Later I make my way back to reunite with Aiden. On the way I pass a Colombian protest and hear that the president might be there, but I am too focused on getting back. That is what travel is as a teenager. Everything is happening at once, and you only understand pieces.

We eventually secure a hotel because my cousin Faisal helps us, and that night I sleep like someone who has survived something.

Then Paris becomes Paris. We explore the Louvre and see the Nike statue and the Mona Lisa. We go to the Pantheon. We walk past Notre Dame, and it is just after the fire, so the whole area feels raw and historic at the same time. We do the Jardin des Tuileries. We do the Eiffel Tower. We do the Arc de Triomphe. We walk the Champs Élysées. We walk everywhere because we are broke and young and walking is how we own the city.

Then we return to Paris again later for Bastille Day. July 14, 2019. I am awake early and the streets already feel charged. We go to the Champs Élysées for the military parade and I see Emmanuel Macron in the procession. The avenue feels like a stage. There is an enormous French flag. The whole city looks proud.

That night we find a spot for the fireworks at the Eiffel Tower, and it is the craziest fireworks show I have ever seen in my life. Then we start walking back toward the Arc de Triomphe and the sound changes. Flashes. Yelling. People running.

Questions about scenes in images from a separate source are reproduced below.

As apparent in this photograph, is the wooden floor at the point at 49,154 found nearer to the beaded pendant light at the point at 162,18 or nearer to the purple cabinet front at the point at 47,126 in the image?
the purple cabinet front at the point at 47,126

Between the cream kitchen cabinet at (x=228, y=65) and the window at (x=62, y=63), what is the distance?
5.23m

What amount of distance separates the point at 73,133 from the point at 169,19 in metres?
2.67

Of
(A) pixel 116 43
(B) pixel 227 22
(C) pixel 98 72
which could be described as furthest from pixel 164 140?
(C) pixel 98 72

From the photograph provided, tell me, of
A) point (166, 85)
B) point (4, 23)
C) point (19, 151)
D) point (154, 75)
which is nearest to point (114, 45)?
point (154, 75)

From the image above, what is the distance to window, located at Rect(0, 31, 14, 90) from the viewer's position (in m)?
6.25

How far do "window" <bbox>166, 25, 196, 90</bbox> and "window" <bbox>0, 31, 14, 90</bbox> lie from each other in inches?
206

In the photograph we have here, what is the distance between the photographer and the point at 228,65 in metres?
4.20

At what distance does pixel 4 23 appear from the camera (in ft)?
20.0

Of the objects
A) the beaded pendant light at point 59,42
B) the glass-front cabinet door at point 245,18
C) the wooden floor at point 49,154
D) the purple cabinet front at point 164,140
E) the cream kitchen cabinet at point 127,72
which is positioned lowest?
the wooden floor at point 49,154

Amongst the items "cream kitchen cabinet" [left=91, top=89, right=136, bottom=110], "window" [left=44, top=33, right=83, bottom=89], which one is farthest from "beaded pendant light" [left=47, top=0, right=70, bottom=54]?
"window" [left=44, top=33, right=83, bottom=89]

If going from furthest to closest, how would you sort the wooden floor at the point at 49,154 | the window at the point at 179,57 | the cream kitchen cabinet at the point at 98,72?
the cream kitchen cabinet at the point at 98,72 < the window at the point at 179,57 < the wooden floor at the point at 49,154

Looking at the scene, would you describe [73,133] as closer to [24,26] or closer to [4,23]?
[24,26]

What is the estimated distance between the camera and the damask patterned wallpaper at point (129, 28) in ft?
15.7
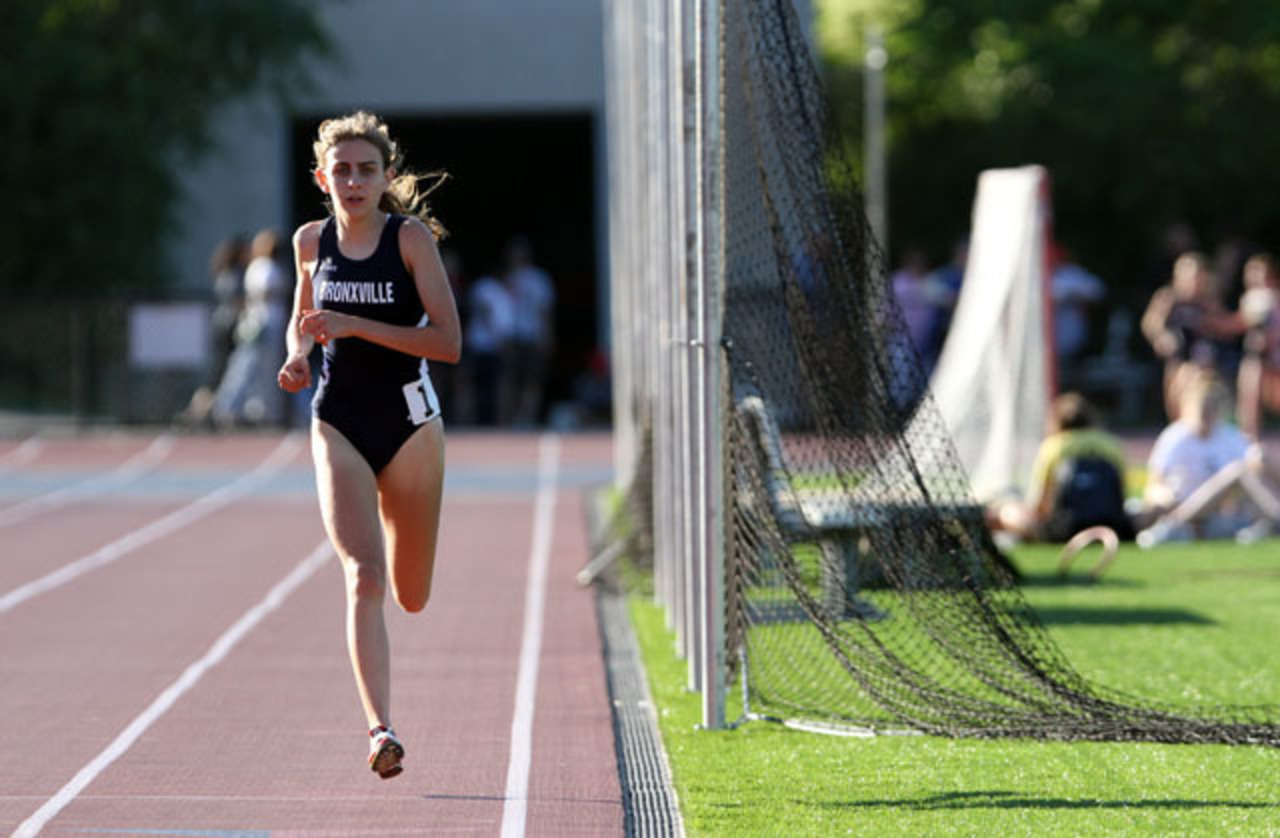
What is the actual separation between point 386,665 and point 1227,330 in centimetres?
1596

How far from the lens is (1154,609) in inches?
492

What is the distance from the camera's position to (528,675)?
415 inches

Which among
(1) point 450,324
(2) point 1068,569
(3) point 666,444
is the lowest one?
(2) point 1068,569

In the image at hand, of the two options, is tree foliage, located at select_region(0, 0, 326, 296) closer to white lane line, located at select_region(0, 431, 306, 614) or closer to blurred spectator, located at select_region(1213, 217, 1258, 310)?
white lane line, located at select_region(0, 431, 306, 614)

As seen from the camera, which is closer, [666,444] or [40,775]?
[40,775]

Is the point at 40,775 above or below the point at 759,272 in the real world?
below

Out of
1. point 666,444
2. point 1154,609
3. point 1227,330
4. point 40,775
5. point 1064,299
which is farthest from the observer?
point 1064,299

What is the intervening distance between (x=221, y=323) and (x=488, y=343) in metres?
3.11

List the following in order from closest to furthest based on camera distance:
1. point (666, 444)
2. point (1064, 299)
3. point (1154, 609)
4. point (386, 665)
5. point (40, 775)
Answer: point (386, 665) → point (40, 775) → point (666, 444) → point (1154, 609) → point (1064, 299)

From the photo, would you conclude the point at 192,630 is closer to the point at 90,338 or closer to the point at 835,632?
the point at 835,632

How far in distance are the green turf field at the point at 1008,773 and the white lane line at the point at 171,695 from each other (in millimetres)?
1881

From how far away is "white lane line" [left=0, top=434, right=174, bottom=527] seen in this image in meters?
19.7

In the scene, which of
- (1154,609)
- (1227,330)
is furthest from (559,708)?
(1227,330)

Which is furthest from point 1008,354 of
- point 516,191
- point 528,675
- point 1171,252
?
point 516,191
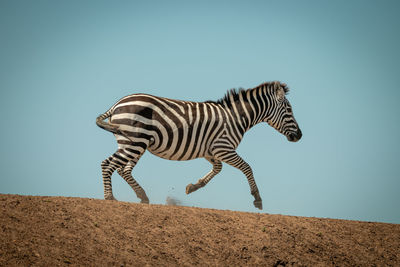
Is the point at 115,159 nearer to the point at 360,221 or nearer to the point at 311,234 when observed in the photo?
the point at 311,234

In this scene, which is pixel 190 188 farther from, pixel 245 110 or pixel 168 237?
pixel 168 237

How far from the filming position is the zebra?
11.1m

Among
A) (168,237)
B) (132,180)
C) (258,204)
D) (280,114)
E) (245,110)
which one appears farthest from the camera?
(280,114)

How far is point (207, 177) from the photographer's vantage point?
13727 millimetres

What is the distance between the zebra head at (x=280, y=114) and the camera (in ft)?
47.0

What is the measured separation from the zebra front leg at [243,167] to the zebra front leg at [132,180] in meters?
2.61

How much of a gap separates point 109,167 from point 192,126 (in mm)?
2819

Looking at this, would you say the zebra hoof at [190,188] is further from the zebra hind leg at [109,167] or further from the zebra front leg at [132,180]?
the zebra hind leg at [109,167]

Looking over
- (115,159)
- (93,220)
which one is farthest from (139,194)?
(93,220)

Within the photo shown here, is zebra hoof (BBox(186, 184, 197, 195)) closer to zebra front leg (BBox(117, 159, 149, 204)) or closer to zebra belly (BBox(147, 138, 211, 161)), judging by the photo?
zebra belly (BBox(147, 138, 211, 161))

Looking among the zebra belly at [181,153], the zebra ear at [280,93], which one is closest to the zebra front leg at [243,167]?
the zebra belly at [181,153]

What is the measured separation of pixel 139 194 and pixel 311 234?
16.7ft

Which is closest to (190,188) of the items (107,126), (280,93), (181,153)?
(181,153)

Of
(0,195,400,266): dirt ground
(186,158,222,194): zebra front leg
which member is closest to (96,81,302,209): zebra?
(186,158,222,194): zebra front leg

We see police tackle people. We see flash grenades. We see tear gas canisters on the ground. We see fires. Broken windows. It feels like Paris is splitting open. We learn later it connects to both Bastille Day and the Algeria versus Nigeria semifinal in the African Cup, with crowds flooding the streets and the energy turning into chaos.

Paris gives me everything. Romance, panic, luck, history, fireworks, and the reminder that the world is always bigger than your plan.